▶ _TAREFA_:
No texto sobre o Plano Diretor de São Paulo, troque "prefeita" por "ex-prefeita" e escreva de novo o trecho que começa em "O último plano" e termina em "prefeito, Fernando Haddad.".

▶ _TRECHO DO DOCUMENTO_:
Novo Plano Diretor deve aumentar os preços em São Paulo

Está caminhando a aprovação do Plano Diretor Estratégico (PDE). O projeto, que estabelece as diretrizes para as novas construções, já foi aprovado pela Comissão de Política Urbana, Metropolitana e Meio Ambiente da Câmara de São Paulo e agora precisa ser votado no plenário.

O plano é o instrumento da Prefeitura para rever o planejamento urbano da cidade e orientar o seu crescimento. Entre os seus objetivos está a priorização do transporte público em São Paulo e a diminuição da necessidade de deslocamento.

Para atender estas metas, estão previstos no plano pontos como a introdução de um limite de altura para prédios localizados dentro de bairros, em ruas onde não haja transporte público. Esta medida impacta diretamente a oferta de imóveis na cidade e deve aumentar o valor médio dos apartamentos em tais empreendimentos. O limite é de 25 metros de altura, o que corresponde a cerca de oito andares. Esta regra deve impactar bairros como a Pompeia, Perdizes, Morumbi e Moema.

Outra novidade continua no plano é o estímulo a novas construções mistas, com lojas, escritórios e apartamentos residenciais. O foco aqui é diminuir a necessidade de deslocamento das pessoas.

O último plano diretor foi aprovado em 2002 pela prefeita Marta Suplicy e o novo projeto é uma das promessas de campanha do atual prefeito, Fernando Haddad.

O projeto ainda está em trâmite, mas terá um impacto enorme no mercado imobiliário na cidade caso seja aprovado. Por isso, vale ficar de olho nos desdobramentos da sua aprovação na Câmara.

▶ _DADOS REGISTRADOS_:
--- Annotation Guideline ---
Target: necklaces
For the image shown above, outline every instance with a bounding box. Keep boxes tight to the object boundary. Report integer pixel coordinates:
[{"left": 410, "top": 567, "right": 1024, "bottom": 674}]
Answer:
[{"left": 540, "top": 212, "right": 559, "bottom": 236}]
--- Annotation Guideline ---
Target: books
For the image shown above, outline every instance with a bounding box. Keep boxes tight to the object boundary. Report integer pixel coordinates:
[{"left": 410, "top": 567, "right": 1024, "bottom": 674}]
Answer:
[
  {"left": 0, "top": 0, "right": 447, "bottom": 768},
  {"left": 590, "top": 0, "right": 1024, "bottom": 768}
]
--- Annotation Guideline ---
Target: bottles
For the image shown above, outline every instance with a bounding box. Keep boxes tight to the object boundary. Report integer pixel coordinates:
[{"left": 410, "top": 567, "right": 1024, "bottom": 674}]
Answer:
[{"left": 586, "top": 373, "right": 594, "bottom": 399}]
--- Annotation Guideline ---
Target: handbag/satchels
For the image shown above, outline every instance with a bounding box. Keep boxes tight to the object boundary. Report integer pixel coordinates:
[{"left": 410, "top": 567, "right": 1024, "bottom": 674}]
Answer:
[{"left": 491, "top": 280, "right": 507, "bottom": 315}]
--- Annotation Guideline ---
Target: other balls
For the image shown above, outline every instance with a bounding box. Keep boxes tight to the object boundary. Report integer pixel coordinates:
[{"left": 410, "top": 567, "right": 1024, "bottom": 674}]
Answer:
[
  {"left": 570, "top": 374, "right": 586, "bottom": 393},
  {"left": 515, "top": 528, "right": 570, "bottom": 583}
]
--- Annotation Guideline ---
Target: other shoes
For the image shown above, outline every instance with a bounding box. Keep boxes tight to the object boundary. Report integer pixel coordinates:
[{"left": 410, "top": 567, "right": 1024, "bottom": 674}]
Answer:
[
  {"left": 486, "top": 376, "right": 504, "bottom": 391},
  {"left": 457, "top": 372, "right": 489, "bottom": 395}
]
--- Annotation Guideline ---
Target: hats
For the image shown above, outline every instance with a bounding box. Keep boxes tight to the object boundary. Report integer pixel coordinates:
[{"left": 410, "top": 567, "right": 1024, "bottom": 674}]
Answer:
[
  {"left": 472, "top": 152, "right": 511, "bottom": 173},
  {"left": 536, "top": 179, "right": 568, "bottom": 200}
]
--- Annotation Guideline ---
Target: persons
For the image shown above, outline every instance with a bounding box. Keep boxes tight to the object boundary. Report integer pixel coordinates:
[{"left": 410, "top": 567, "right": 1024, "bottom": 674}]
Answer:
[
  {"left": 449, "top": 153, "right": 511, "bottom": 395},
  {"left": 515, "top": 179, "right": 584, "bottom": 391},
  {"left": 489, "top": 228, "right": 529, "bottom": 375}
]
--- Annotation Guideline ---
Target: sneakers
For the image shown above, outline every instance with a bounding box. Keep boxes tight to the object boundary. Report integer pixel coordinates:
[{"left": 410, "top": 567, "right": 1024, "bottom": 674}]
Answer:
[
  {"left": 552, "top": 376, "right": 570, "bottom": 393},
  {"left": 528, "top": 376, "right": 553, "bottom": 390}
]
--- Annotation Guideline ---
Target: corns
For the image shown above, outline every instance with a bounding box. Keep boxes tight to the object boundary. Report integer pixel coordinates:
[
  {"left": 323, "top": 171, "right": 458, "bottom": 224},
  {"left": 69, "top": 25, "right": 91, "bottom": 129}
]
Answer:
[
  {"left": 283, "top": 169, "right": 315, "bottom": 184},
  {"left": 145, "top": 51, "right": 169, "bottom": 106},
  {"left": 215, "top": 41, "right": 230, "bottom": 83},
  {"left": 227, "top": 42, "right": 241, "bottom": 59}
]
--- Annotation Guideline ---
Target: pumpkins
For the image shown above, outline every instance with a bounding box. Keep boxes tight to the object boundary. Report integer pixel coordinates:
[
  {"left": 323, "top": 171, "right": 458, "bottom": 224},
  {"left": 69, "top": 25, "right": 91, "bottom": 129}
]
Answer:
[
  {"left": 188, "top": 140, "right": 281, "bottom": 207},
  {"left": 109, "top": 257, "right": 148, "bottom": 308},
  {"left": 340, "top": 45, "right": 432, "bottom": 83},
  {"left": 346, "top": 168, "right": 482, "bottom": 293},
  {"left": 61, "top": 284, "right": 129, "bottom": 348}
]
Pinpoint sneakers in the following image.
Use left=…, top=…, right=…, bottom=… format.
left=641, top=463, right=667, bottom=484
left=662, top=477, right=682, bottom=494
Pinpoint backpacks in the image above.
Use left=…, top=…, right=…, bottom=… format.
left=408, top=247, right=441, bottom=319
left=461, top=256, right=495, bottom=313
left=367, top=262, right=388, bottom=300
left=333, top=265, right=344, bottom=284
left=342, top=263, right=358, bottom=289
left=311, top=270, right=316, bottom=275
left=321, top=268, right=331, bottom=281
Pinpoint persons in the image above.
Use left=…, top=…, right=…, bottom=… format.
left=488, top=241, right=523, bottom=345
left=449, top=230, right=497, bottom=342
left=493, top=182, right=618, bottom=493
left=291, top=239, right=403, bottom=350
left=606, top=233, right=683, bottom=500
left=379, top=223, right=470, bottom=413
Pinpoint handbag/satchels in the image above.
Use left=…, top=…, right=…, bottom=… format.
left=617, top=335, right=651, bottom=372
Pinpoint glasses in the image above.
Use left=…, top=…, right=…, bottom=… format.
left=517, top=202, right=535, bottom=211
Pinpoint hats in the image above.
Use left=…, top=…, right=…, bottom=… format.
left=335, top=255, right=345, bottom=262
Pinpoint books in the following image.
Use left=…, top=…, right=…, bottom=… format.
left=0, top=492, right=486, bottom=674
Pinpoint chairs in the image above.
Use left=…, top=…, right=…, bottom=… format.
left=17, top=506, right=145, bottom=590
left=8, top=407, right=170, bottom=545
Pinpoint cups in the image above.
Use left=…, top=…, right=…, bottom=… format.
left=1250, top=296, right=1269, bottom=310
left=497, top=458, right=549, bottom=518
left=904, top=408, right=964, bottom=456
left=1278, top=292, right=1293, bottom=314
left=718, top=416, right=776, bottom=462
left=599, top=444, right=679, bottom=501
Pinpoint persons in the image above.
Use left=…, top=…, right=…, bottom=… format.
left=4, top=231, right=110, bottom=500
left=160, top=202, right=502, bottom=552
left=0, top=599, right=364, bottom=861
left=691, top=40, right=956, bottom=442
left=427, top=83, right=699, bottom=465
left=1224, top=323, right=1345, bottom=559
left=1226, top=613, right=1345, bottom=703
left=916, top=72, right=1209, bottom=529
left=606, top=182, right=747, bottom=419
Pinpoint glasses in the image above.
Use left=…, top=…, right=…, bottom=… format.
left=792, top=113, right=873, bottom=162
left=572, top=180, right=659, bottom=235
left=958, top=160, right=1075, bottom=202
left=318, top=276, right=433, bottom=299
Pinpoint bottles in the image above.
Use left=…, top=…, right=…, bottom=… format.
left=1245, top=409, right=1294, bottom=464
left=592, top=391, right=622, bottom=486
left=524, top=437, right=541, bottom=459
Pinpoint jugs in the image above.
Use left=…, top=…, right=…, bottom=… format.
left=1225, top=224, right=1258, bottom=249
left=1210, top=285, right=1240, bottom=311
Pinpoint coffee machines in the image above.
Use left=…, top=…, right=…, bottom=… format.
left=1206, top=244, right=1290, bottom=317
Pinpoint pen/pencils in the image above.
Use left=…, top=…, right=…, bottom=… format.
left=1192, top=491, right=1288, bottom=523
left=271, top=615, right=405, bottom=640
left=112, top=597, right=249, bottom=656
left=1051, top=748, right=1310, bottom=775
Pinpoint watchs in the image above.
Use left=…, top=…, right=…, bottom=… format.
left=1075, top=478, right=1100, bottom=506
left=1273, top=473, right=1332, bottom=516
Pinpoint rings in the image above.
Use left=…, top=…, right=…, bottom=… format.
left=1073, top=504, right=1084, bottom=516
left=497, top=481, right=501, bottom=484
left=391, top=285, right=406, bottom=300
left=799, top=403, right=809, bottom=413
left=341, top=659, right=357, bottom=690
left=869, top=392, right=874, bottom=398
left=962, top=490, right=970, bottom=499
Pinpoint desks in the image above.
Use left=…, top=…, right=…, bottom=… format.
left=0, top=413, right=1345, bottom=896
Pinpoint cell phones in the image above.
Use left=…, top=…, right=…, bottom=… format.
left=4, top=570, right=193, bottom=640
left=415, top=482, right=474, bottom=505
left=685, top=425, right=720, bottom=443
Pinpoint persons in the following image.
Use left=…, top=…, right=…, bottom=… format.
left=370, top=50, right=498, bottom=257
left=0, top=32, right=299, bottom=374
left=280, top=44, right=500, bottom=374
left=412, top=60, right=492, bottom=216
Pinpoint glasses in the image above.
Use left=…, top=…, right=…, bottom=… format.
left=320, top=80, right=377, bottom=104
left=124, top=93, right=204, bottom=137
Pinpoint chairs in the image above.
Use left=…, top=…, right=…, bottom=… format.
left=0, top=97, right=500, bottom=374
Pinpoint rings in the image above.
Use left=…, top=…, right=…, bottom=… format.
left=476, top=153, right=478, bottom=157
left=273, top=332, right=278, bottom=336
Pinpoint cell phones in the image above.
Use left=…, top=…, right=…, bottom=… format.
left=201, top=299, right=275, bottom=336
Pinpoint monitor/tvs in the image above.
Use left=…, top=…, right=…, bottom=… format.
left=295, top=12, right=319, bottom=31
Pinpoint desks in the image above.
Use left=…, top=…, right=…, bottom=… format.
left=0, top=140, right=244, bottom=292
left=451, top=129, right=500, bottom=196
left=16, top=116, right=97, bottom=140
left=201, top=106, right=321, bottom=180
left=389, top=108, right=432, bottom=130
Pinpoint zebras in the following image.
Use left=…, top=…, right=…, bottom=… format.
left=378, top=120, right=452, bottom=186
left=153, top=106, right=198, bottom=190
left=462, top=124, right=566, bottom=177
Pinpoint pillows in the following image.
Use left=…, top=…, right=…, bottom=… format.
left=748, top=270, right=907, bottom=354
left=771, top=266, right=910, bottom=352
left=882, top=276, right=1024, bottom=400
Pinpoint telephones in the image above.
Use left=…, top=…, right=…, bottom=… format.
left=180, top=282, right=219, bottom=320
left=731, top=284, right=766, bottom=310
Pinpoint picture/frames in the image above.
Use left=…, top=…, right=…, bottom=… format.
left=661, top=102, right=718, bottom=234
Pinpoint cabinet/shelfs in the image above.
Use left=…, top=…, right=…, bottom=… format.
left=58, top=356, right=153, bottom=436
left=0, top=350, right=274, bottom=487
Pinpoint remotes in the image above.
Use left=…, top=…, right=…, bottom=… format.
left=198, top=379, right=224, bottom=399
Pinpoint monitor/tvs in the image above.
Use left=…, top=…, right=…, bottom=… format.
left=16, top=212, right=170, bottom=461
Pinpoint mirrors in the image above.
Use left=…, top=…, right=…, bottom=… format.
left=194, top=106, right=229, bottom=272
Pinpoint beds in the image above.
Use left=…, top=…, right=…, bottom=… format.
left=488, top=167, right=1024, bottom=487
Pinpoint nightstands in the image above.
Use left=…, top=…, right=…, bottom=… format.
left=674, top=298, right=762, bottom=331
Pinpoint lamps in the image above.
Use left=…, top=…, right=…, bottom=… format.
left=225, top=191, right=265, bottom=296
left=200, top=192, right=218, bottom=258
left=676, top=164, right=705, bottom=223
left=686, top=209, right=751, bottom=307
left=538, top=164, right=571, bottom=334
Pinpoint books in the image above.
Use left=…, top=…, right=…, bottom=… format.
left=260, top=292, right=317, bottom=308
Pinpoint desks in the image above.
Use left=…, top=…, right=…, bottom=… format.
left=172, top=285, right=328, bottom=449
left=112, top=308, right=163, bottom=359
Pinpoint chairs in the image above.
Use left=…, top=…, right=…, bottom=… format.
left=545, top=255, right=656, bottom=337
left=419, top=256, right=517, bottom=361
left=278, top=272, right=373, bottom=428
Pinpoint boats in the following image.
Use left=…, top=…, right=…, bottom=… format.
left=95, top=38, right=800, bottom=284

▶ _SUA RESPOSTA_:
O último plano diretor foi aprovado em 2002 pela ex-prefeita Marta Suplicy e o novo projeto é uma das promessas de campanha do atual prefeito, Fernando Haddad.